The face-off occurred after an audience member asked if it was time to define new rules surrounding migration to avoid community conflict, leading Senator Lambie to reaffirm her position that anyone that supports sharia law be deported from Australia.

Ms Abdel-Magied interjected, asking the Tasmanian senator if she knew what sharia law was, before the two fought over its definition and women's rights.

"My frustration is that people talk about Islam without knowing anything about it and they're willing to completely negate any of my rights as a human being," Ms Abdel-Magied said.

"Islam to me is the most feminist religion. We got equal rights well before the Europeans. We don't take our husband's last names because we ain't their property."

Senator Jacqui Lambie discusses her views on an immigration ban. © ABC News (AU) Senator Jacqui Lambie discusses her views on an immigration ban. Senator Lambie replied forcefully, saying there was only one law for Australians.

"The fact is we have one law in this country and it is the Australian law — not sharia law, not in this country, not in my day," she said to cheers from the audience.

Ms Abdel-Magied retorted, saying Islam taught people to follow the law of the land they are on, before the pair sparred again, forcing host Tony Jones to put an end to the fracas.

The pair also traded barbs when US President Donald Trump's ban on Muslim immigration was brought up, with Senator Lambie saying she supported a similar ban being introduced into Australia.

"This is what the majority want — the majority want to feel safe, be safe.
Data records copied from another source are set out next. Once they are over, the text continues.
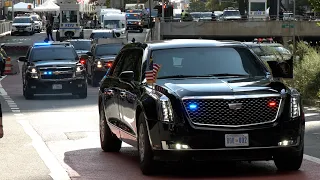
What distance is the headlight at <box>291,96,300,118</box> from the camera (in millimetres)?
12548

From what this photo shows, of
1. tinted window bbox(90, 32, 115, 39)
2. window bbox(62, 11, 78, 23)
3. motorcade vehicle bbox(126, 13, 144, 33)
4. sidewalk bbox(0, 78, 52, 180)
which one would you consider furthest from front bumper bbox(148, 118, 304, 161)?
motorcade vehicle bbox(126, 13, 144, 33)

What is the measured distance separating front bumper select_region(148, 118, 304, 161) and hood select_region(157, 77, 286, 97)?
1.55ft

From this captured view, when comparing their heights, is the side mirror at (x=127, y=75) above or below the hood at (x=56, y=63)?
above

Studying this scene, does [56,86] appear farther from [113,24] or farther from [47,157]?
[113,24]

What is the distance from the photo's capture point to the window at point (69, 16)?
8325 centimetres

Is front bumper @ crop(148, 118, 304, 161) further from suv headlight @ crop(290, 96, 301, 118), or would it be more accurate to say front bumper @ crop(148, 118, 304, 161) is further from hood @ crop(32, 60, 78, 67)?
hood @ crop(32, 60, 78, 67)

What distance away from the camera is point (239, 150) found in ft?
39.9

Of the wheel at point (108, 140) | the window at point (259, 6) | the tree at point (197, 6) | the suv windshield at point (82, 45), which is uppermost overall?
the wheel at point (108, 140)

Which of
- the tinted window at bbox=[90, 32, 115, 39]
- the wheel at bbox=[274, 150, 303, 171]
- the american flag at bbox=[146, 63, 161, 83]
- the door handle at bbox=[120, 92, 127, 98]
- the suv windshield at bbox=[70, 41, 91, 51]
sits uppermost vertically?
the american flag at bbox=[146, 63, 161, 83]

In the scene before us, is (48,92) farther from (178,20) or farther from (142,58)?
(178,20)

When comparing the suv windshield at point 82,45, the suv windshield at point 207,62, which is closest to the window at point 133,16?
the suv windshield at point 82,45

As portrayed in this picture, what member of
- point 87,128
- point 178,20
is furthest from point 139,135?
point 178,20

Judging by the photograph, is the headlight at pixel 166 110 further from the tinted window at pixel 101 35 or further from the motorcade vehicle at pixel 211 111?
the tinted window at pixel 101 35

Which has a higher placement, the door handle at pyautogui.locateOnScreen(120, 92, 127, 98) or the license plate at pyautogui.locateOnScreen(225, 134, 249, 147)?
the door handle at pyautogui.locateOnScreen(120, 92, 127, 98)
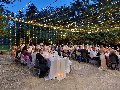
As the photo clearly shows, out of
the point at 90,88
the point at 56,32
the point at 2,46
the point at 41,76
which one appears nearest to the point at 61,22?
Answer: the point at 2,46

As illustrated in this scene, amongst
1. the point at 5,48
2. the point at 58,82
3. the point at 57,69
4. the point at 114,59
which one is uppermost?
the point at 5,48

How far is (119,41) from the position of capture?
28297mm

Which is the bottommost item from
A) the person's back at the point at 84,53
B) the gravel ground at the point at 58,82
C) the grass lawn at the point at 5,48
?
the gravel ground at the point at 58,82

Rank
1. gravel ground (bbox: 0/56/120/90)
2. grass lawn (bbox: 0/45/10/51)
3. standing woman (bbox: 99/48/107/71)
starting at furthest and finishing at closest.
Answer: grass lawn (bbox: 0/45/10/51) → standing woman (bbox: 99/48/107/71) → gravel ground (bbox: 0/56/120/90)

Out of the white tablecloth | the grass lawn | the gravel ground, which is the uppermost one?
the grass lawn

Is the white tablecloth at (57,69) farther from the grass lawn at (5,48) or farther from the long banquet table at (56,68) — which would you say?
the grass lawn at (5,48)

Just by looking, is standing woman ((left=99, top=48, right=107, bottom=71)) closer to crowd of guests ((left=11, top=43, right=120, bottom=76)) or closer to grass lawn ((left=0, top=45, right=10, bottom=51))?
crowd of guests ((left=11, top=43, right=120, bottom=76))

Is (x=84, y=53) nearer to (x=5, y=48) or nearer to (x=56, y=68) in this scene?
(x=56, y=68)

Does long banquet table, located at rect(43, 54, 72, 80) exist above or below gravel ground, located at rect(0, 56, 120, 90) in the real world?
above

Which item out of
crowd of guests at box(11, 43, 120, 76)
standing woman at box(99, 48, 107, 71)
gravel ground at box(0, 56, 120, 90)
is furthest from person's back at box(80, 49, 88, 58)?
gravel ground at box(0, 56, 120, 90)

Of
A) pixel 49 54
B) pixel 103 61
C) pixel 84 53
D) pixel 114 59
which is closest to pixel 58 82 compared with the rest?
pixel 49 54

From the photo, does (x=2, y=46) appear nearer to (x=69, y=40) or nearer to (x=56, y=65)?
(x=69, y=40)

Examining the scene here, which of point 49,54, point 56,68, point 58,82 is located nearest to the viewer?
point 58,82

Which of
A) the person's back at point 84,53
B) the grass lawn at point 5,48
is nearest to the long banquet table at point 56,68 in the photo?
the person's back at point 84,53
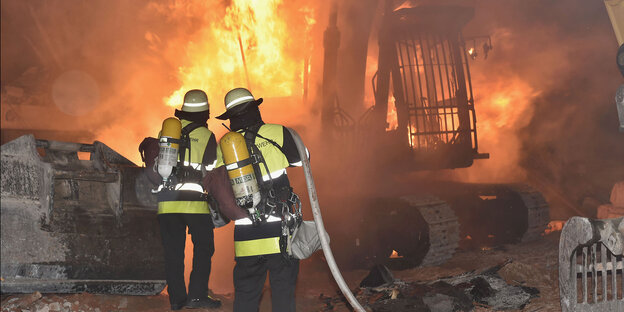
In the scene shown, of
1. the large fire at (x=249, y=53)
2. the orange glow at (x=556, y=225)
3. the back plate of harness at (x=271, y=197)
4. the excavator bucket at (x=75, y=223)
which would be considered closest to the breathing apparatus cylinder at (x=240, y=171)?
the back plate of harness at (x=271, y=197)

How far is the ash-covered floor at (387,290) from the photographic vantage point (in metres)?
4.76

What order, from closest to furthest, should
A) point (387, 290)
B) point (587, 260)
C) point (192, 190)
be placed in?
point (587, 260) < point (192, 190) < point (387, 290)

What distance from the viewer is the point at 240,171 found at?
3.47 m

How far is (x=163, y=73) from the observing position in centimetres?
1402

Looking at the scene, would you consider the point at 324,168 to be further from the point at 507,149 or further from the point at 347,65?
the point at 507,149

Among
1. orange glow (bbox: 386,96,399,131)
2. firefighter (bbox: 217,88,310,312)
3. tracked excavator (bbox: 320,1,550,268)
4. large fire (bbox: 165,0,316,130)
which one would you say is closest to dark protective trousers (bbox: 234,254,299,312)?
firefighter (bbox: 217,88,310,312)

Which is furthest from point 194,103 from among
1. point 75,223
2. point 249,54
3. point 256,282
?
point 249,54

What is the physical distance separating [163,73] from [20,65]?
5.74 metres

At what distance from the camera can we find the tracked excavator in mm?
7527

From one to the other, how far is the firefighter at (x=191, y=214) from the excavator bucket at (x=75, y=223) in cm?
50

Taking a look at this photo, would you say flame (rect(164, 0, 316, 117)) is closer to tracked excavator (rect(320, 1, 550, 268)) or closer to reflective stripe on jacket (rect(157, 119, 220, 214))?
tracked excavator (rect(320, 1, 550, 268))

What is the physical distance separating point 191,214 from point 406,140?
12.7 ft

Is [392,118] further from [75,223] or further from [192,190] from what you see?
[75,223]

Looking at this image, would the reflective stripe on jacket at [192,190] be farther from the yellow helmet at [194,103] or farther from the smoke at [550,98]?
the smoke at [550,98]
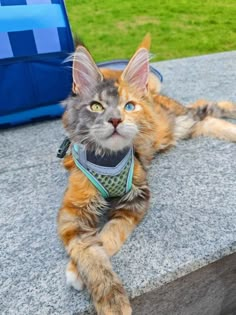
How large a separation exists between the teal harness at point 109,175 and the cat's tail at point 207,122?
2.06 ft

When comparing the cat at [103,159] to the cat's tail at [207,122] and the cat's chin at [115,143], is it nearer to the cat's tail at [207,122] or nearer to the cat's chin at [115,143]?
the cat's chin at [115,143]

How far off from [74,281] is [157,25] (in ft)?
13.6

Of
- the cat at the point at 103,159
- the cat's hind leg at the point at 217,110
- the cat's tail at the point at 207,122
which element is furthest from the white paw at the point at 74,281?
the cat's hind leg at the point at 217,110

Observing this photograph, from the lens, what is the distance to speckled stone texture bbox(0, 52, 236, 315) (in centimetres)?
103

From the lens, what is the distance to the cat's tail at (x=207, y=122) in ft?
5.77

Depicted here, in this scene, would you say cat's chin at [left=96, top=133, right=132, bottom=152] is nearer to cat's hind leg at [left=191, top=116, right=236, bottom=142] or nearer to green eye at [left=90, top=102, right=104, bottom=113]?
green eye at [left=90, top=102, right=104, bottom=113]

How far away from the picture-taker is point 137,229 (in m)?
1.22

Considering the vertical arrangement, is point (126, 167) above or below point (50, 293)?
above

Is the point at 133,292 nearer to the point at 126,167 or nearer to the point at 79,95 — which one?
the point at 126,167

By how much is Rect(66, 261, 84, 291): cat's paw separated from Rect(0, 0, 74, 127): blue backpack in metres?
1.03

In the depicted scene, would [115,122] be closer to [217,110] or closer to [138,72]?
[138,72]

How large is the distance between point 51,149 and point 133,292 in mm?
923

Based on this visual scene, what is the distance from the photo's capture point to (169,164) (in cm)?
160

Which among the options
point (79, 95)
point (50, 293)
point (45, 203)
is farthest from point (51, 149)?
point (50, 293)
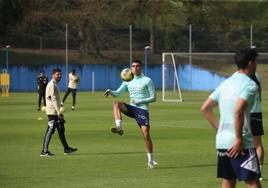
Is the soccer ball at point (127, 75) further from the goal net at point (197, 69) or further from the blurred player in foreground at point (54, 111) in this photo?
the goal net at point (197, 69)

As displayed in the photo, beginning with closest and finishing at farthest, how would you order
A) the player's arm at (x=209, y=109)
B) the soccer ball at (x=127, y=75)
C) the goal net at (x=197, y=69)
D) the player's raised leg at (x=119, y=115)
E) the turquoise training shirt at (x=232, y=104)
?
the turquoise training shirt at (x=232, y=104) → the player's arm at (x=209, y=109) → the player's raised leg at (x=119, y=115) → the soccer ball at (x=127, y=75) → the goal net at (x=197, y=69)

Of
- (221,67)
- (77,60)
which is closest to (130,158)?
(221,67)

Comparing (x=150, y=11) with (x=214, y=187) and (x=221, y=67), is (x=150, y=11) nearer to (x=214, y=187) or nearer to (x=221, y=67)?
(x=221, y=67)

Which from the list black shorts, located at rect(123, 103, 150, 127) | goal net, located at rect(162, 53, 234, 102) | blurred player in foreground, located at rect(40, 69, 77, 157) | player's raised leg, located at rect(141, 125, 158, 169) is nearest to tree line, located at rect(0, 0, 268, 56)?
goal net, located at rect(162, 53, 234, 102)

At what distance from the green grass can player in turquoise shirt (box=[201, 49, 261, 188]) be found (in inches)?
175

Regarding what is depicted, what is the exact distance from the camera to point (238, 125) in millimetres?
8672

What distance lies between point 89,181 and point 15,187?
1312mm

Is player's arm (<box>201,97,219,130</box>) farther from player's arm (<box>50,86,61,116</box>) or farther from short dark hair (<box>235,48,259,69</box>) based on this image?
player's arm (<box>50,86,61,116</box>)

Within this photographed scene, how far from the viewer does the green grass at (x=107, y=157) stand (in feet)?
45.9

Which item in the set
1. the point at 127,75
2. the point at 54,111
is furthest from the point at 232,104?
the point at 54,111

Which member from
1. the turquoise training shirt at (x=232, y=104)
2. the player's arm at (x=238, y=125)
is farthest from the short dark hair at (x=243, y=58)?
the player's arm at (x=238, y=125)

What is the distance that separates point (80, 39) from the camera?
7375 centimetres

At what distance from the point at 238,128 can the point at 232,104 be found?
33 centimetres

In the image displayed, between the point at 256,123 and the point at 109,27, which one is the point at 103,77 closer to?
the point at 109,27
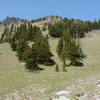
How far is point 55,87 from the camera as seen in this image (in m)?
30.5

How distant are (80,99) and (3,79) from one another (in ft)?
63.3

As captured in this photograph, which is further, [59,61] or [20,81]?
[59,61]

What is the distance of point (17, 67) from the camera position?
55.3 metres

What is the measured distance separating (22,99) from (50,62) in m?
36.3

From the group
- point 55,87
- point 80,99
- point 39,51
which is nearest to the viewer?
point 80,99

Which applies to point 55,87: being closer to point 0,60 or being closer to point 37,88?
point 37,88

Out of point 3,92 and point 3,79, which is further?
point 3,79

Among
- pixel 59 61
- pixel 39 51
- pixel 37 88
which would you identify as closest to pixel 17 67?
pixel 39 51

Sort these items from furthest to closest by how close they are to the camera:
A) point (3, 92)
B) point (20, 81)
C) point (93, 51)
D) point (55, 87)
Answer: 1. point (93, 51)
2. point (20, 81)
3. point (55, 87)
4. point (3, 92)

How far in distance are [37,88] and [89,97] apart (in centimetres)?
1009

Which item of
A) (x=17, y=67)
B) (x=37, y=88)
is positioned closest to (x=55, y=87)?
(x=37, y=88)

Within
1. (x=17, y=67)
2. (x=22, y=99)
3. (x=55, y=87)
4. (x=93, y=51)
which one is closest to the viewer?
(x=22, y=99)

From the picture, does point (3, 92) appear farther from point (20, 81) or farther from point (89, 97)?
point (89, 97)

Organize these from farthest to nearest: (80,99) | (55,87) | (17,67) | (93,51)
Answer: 1. (93,51)
2. (17,67)
3. (55,87)
4. (80,99)
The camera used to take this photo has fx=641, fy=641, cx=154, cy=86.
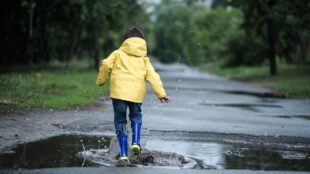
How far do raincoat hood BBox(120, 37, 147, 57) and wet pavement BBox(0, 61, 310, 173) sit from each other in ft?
5.39

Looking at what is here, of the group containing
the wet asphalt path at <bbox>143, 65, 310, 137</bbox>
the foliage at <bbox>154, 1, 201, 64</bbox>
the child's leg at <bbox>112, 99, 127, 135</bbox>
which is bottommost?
the wet asphalt path at <bbox>143, 65, 310, 137</bbox>

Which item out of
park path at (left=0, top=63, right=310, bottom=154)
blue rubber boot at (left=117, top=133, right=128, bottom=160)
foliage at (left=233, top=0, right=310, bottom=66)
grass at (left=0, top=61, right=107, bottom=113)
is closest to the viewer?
blue rubber boot at (left=117, top=133, right=128, bottom=160)

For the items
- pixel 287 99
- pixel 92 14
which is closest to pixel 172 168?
pixel 287 99

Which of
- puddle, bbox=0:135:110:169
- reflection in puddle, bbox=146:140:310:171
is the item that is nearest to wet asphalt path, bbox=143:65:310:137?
reflection in puddle, bbox=146:140:310:171

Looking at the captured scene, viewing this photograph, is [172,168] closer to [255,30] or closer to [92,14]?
[92,14]

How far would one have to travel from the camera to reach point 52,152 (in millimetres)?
9273

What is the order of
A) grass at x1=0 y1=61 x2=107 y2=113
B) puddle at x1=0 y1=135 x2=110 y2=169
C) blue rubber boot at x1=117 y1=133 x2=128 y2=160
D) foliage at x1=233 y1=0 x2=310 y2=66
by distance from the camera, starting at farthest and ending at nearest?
foliage at x1=233 y1=0 x2=310 y2=66 → grass at x1=0 y1=61 x2=107 y2=113 → blue rubber boot at x1=117 y1=133 x2=128 y2=160 → puddle at x1=0 y1=135 x2=110 y2=169

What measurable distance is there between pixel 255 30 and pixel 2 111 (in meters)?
31.9

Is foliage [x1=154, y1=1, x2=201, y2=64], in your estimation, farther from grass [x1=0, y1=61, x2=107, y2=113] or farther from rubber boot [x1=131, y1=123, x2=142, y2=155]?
rubber boot [x1=131, y1=123, x2=142, y2=155]

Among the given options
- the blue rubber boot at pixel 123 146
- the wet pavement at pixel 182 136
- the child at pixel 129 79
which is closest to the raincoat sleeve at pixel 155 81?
the child at pixel 129 79

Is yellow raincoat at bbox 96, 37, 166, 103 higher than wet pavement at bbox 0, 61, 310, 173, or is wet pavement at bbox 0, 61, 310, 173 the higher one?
yellow raincoat at bbox 96, 37, 166, 103

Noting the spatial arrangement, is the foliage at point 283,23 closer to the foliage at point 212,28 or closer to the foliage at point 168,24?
the foliage at point 212,28

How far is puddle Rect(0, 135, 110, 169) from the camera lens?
8.25 m

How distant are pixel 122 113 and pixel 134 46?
3.16 feet
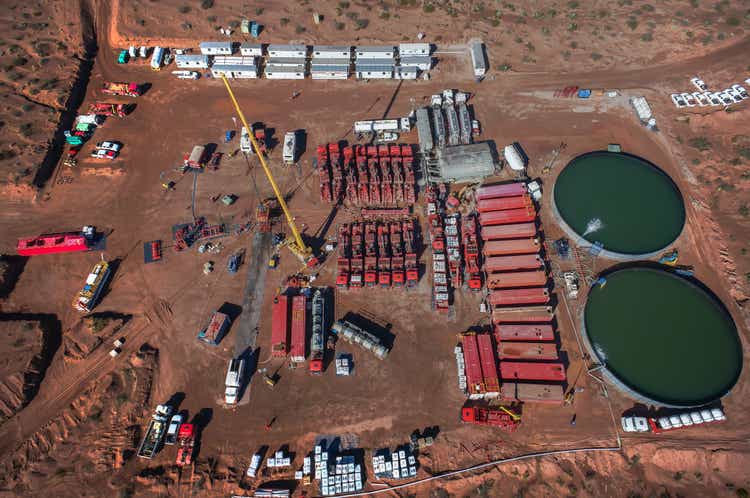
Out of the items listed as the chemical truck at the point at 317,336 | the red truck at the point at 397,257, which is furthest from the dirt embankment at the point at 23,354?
the red truck at the point at 397,257

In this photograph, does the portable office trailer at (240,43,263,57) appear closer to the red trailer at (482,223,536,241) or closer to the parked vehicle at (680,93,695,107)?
the red trailer at (482,223,536,241)

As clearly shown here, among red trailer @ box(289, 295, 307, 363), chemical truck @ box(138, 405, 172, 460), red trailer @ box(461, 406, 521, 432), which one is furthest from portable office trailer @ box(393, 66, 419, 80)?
chemical truck @ box(138, 405, 172, 460)

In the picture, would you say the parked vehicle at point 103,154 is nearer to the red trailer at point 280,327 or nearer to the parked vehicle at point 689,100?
the red trailer at point 280,327

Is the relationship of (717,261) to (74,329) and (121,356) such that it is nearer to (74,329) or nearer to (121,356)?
(121,356)

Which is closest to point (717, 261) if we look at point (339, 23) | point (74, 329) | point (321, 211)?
point (321, 211)

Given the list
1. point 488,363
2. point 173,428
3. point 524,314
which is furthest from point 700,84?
point 173,428

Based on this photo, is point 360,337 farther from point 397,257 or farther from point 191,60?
point 191,60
And Donald Trump, if he wants to put that and put those on hold for three months, he has every right to do so," she said.

Early childhood education debate unites warring pair

But Senator Lambie's and Ms Adbel-Magied's differences were put to one side when the discussion turned to the Federal Government's plans to change its funding of early childhood education.

The pair turned their attention to Liberal senator James Paterson, who attempted to defend the Government's position on activity testing parents in order for children to receive childcare.

"Oh mate, you know how many families who have been living in public housing — third and fourth generations — it doesn't work like that," Senator Lambie said, with Ms Adbel-Magied saying she was "with Jacqui on this".

"Why should kids pay the penalty being stuck inside those houses? Get them out of there!"

Senator Paterson tried to respond but could not get a word in over Senator Lambie.

"Oh b*******!" she said.

"I'm really angry about this. You need to get those kids out of there."